=== Begin Enclosure ===
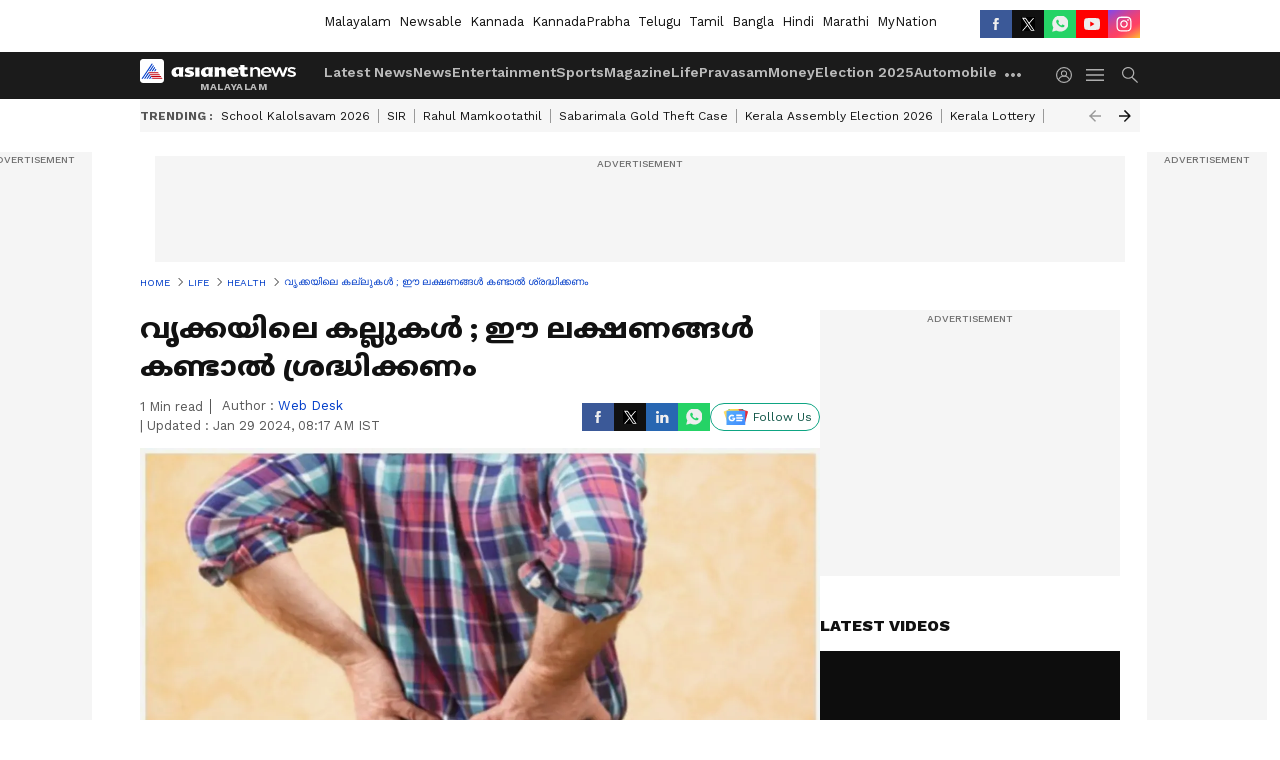

--- FILE ---
content_type: text/html; charset=utf-8
request_url: https://www.google.com/recaptcha/api2/aframe
body_size: 267
content:
<!DOCTYPE HTML><html><head><meta http-equiv="content-type" content="text/html; charset=UTF-8"></head><body><script nonce="jb8SFUJspGx0lrd9Av6F5g">/** Anti-fraud and anti-abuse applications only. See google.com/recaptcha */ try{var clients={'sodar':'https://pagead2.googlesyndication.com/pagead/sodar?'};window.addEventListener("message",function(a){try{if(a.source===window.parent){var b=JSON.parse(a.data);var c=clients[b['id']];if(c){var d=document.createElement('img');d.src=c+b['params']+'&rc='+(localStorage.getItem("rc::a")?sessionStorage.getItem("rc::b"):"");window.document.body.appendChild(d);sessionStorage.setItem("rc::e",parseInt(sessionStorage.getItem("rc::e")||0)+1);localStorage.setItem("rc::h",'1768751740817');}}}catch(b){}});window.parent.postMessage("_grecaptcha_ready", "*");}catch(b){}</script></body></html>

--- FILE ---
content_type: application/javascript; charset=utf-8
request_url: https://fundingchoicesmessages.google.com/f/AGSKWxXaugEaDvp8f1dxweL5IzBuQ982P3ZbF8RDc1n82_26q9YxXX2_rokwn6_i6Itk4JxnVuDXbFSiVsEW_2uqsnC3_w7ppnH_5tuur9rs7LFaexyAF-fEC5BnEZS_lFi5V1xVCvzCpy0zivB7XDB_hoHGshB_nLj6pVxmEOgvqFFMH-WX6uVKqJ-QaWhx/_/adbanner_?category=ad&/topperad./160x600./adsfinal.
body_size: -1289
content:
window['133e8fe7-6da6-4d4e-8892-ba0b2ddc7a67'] = true;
=== End Enclosure ===
# Your task:
Where the string "text" appears in a line of the entries above, return that line.

# Written answer:
content_type: text/html; charset=utf-8
<!DOCTYPE HTML><html><head><meta http-equiv="content-type" content="text/html; charset=UTF-8"></head><body><script nonce="jb8SFUJspGx0lrd9Av6F5g">/** Anti-fraud and anti-abuse applications only. See google.com/recaptcha */ try{var clients={'sodar':'https://pagead2.googlesyndication.com/pagead/sodar?'};window.addEventListener("message",function(a){try{if(a.source===window.parent){var b=JSON.parse(a.data);var c=clients[b['id']];if(c){var d=document.createElement('img');d.src=c+b['params']+'&rc='+(localStorage.getItem("rc::a")?sessionStorage.getItem("rc::b"):"");window.document.body.appendChild(d);sessionStorage.setItem("rc::e",parseInt(sessionStorage.getItem("rc::e")||0)+1);localStorage.setItem("rc::h",'1768751740817');}}}catch(b){}});window.parent.postMessage("_grecaptcha_ready", "*");}catch(b){}</script></body></html>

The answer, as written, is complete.